Parser Module¶

The parser module provides TreeSitter-based Python parsing for accurate code analysis.

Usage¶

from pygrad import RepoTreeSitter

# Parse a repository
parser = RepoTreeSitter("./my-repo")
parser.parse()

# Access parsed data
for file_info in parser.files:
    print(f"File: {file_info.path}")
    print(f"  Classes: {len(file_info.classes)}")
    print(f"  Functions: {len(file_info.functions)}")

Classes¶

RepoTreeSitter¶

class RepoTreeSitter:
    def __init__(self, repository_path: str) -> None

TreeSitter-based parser for Python repositories.

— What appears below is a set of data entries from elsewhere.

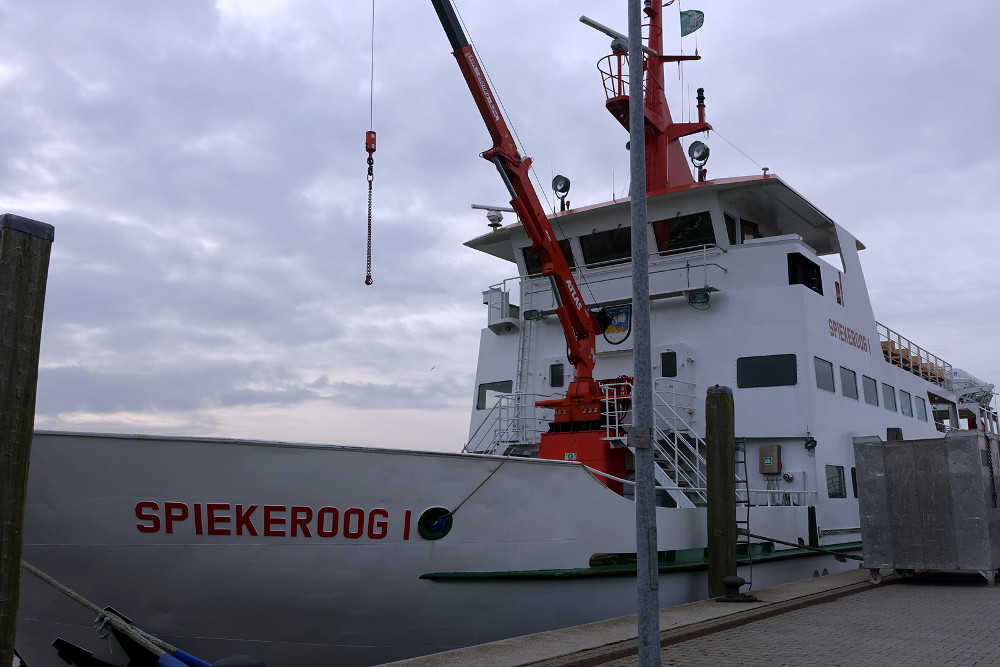 Die Fähre "Spiekeroog I" im Hafen Neuharlingersiel
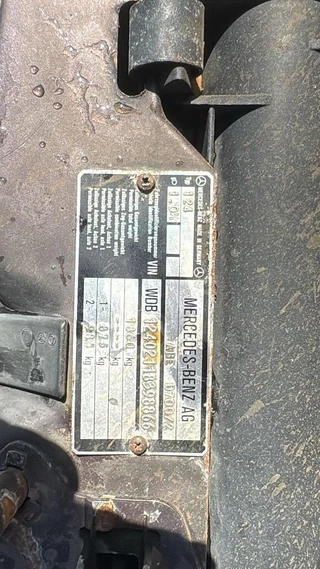 Mercedes-Benz E-Class 1990 - E200 bild 16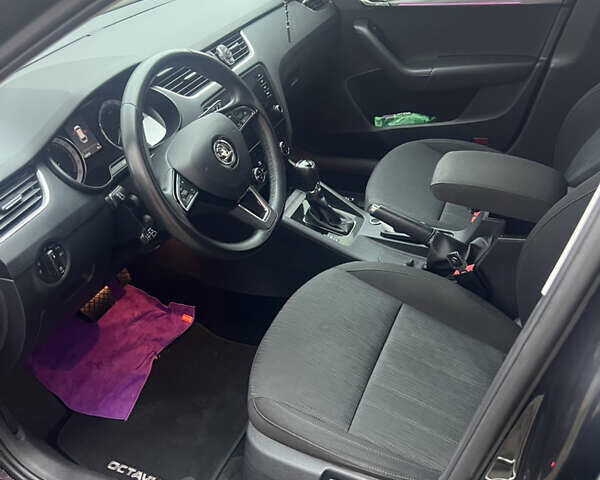 Черный Шкода Октавия, объемом двигателя 1.97 л и пробегом 130 тыс. км за 17500 $, фото 4 на Automoto.ua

Uses the tree-sitter library with tree-sitter-python grammar for accurate, syntax-aware parsing of Python source code.

Parameters:

Name	Type	Description
`repository_path`	`str`	Path to the repository root

Features:

Accurate syntax parsing (not regex-based)
Handles complex Python syntax correctly
Extracts docstrings from AST
Preserves source location information

Methods¶

parse¶

def parse(self) -> None

Parse all Python files in the repository.

Example:

from pygrad import RepoTreeSitter

parser = RepoTreeSitter("./my-repo")
parser.parse()

parse_file¶

def parse_file(self, file_path: str) -> FileInfo

Parse a single Python file.

Parameters:

Name	Type	Description
`file_path`	`str`	Path to the Python file

Returns: FileInfo - Parsed file information

Example:

from pygrad import RepoTreeSitter

parser = RepoTreeSitter("./my-repo")
file_info = parser.parse_file("./my-repo/src/main.py")

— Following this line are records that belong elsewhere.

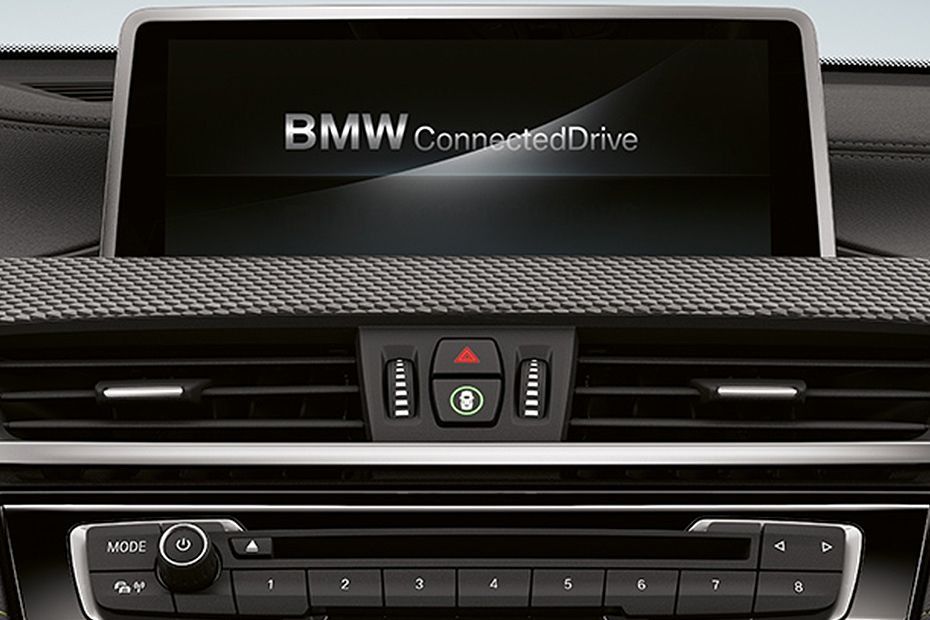 BMW X2 (2019) Interior 005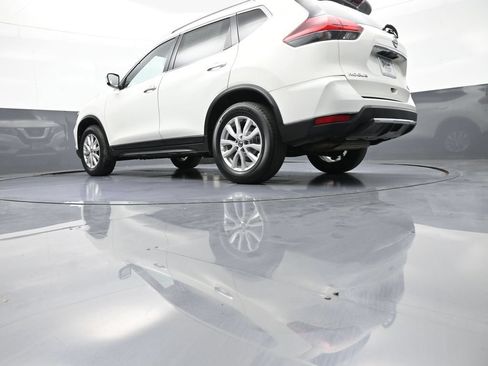 Used 2020 Nissan Rogue S w/ Special Edition Package AWD/4WD image 30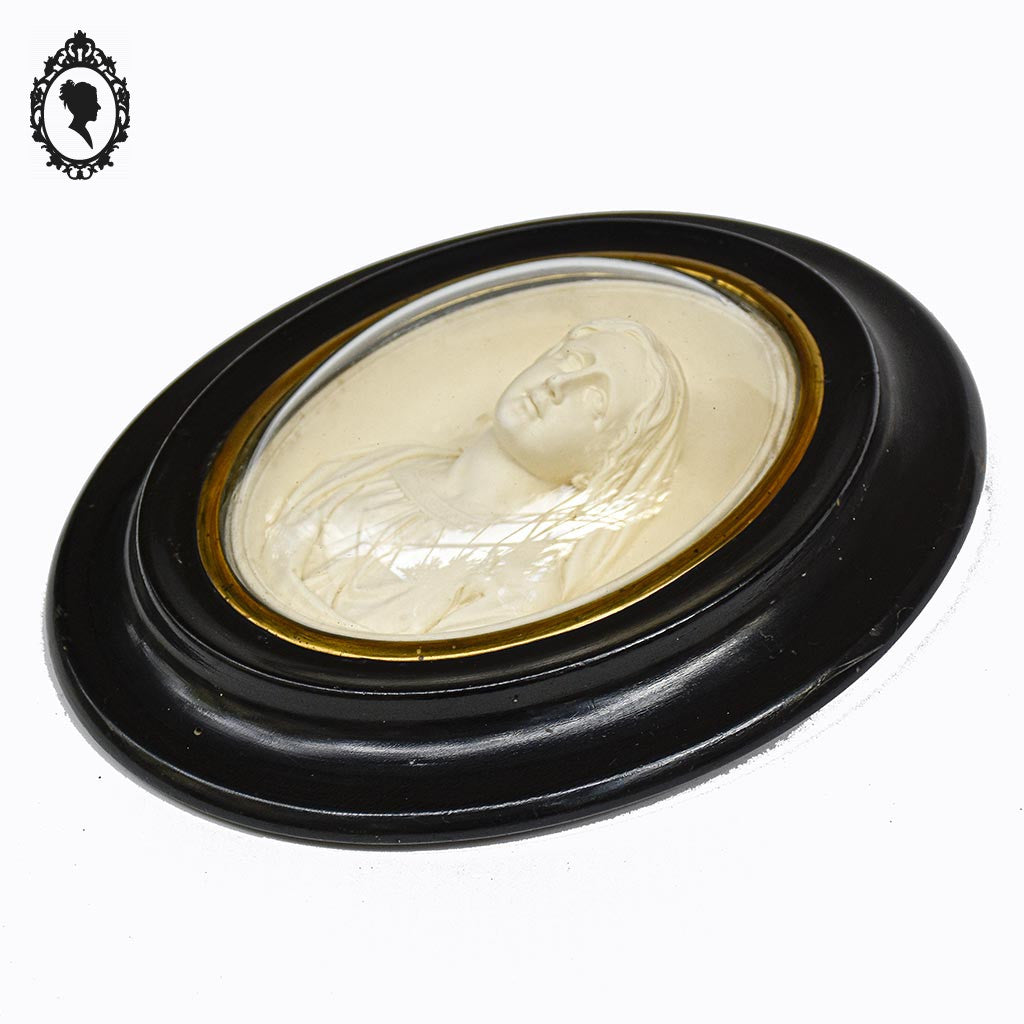 Cadre ovale noir verre bombé avec le buste de la vierge Marie reliquaire ancien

print(f"Module: {file_info.module_name}")
for cls in file_info.classes:
    print(f"  Class: {cls.name}")

TreeSitter Integration¶

pygrad uses TreeSitter for parsing because it provides:

Accuracy: Parses the actual Python grammar, not approximations
Speed: Incremental parsing for large codebases
Robustness: Handles syntax errors gracefully
Completeness: Access to full AST information

How It Works¶

graph LR
    A[Python Source] --> B[TreeSitter Parser]
    B --> C[Syntax Tree]
    C --> D[AST Traversal]
    D --> E[ClassInfo/FunctionInfo]

Extracted Information¶

For each Python file, the parser extracts:

Element	Information
Classes	Name, docstring, bases, methods, decorators
Functions	Name, docstring, parameters, return type, decorators
Methods	Same as functions, plus class association
Imports	Module imports (for dependency analysis)

Advanced Usage¶

Direct TreeSitter Access¶

For advanced use cases, you can access the underlying TreeSitter tree:

from pygrad.parser.treesitter import RepoTreeSitter
import tree_sitter_python as tspython
from tree_sitter import Language, Parser

# Create parser with Python language
PY_LANGUAGE = Language(tspython.language())
parser = Parser(PY_LANGUAGE)

# Parse source code
source = b'''
def hello(name: str) -> str:
    """Say hello."""
    return f"Hello, {name}!"
'''

tree = parser.parse(source)
root = tree.root_node

# Traverse the tree
def traverse(node, depth=0):
    print("  " * depth + f"{node.type}: {node.text[:50] if node.text else ''}")
    for child in node.children:
        traverse(child, depth + 1)

traverse(root)

Custom Node Extraction¶

from pygrad.parser.treesitter import RepoTreeSitter

parser = RepoTreeSitter("./my-repo")
parser.parse()

# Find all type annotations
def find_type_annotations(node):
    annotations = []
    if node.type == "type":
        annotations.append(node.text.decode())
    for child in node.children:
        annotations.extend(find_type_annotations(child))
    return annotations

# Process parsed files
for file_info in parser.files:
    # Access the raw tree for custom analysis
    pass

Supported Python Features¶

The parser handles all modern Python syntax:

Feature	Support
Classes	Full support including dataclasses
Functions	Regular, async, generator
Type hints	Parameters and return types
Decorators	Single and stacked
Docstrings	Google, NumPy, Sphinx styles
f-strings	Fully supported
Match statements	Python 3.10+
Walrus operator	Python 3.8+

Dependencies¶

The parser module requires:

[project.dependencies]
tree-sitter = ">=0.21.0"
tree-sitter-python = ">=0.21.0"

These are automatically installed with pygrad.